California workers face a growing education gap, study says

Under-educated Californians could lose out on billions of dollars of income over the next decade, a study estimated. Above, students from around the state march to the state Capitol last month, calling for more funding for higher education.
(Rich Pedroncelli / Associated Press)

A growing education gap in California could diminish workers’ chances of finding jobs in the coming years, according to a study.

Post-recession, companies increasingly look for employees with skills and education beyond a high school diploma, according to a study from Corinthian Colleges and economic consulting firm Encina Advisors. That’s a big problem in the Golden State, where demand for community colleges already outstrips available spots by 591,000.

“California has begun a transition to a new economy that requires post-secondary education and skills in healthcare, education, service industries and management,” the report says. “The new economy has created jobs which are yet to be filled, and the state lacks trained, qualified individuals to fill them.”


During the economic recovery, some companies have complained that a lack of qualified workers leads to trouble filling open positions. Recent studies have found that many firms are waiting longer to hire and demanding workers with college degrees.

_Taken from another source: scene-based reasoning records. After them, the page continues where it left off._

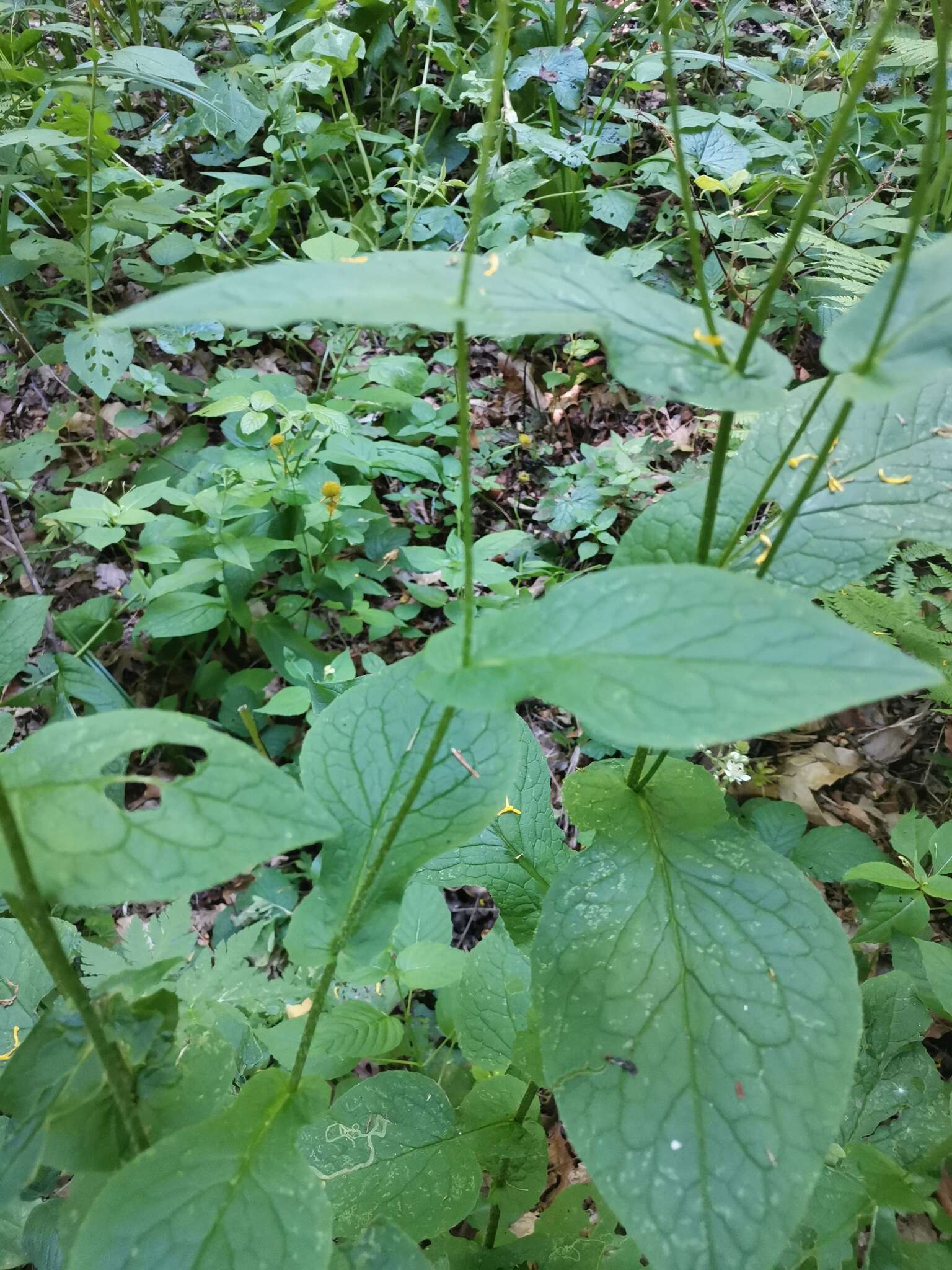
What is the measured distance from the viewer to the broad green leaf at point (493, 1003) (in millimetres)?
1274

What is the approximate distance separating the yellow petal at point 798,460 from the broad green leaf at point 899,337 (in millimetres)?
230

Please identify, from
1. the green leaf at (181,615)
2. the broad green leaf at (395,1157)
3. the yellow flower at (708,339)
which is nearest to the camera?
the yellow flower at (708,339)

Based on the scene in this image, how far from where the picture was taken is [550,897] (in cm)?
87

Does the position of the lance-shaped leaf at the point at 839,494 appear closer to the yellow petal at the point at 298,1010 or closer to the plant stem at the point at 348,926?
the plant stem at the point at 348,926

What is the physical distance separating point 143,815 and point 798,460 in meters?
0.81

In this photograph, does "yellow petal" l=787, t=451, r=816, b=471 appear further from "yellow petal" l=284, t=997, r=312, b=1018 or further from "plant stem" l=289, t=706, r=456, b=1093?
"yellow petal" l=284, t=997, r=312, b=1018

The study estimates that under-educated Californians could lose out on billions of dollars of income over the next decade. During that time, an estimated 2.45 million Californians who want a community college education will be unable to find an open spot.

On average, those aged 25 to 34 with an associate’s degree make $6,432 more per year compared to a worker with just a high school diploma.

“This gap between educational and vocational training ‘demand’ versus ‘supply’ represents a significant barrier to further economic recovery and growth,” the report said.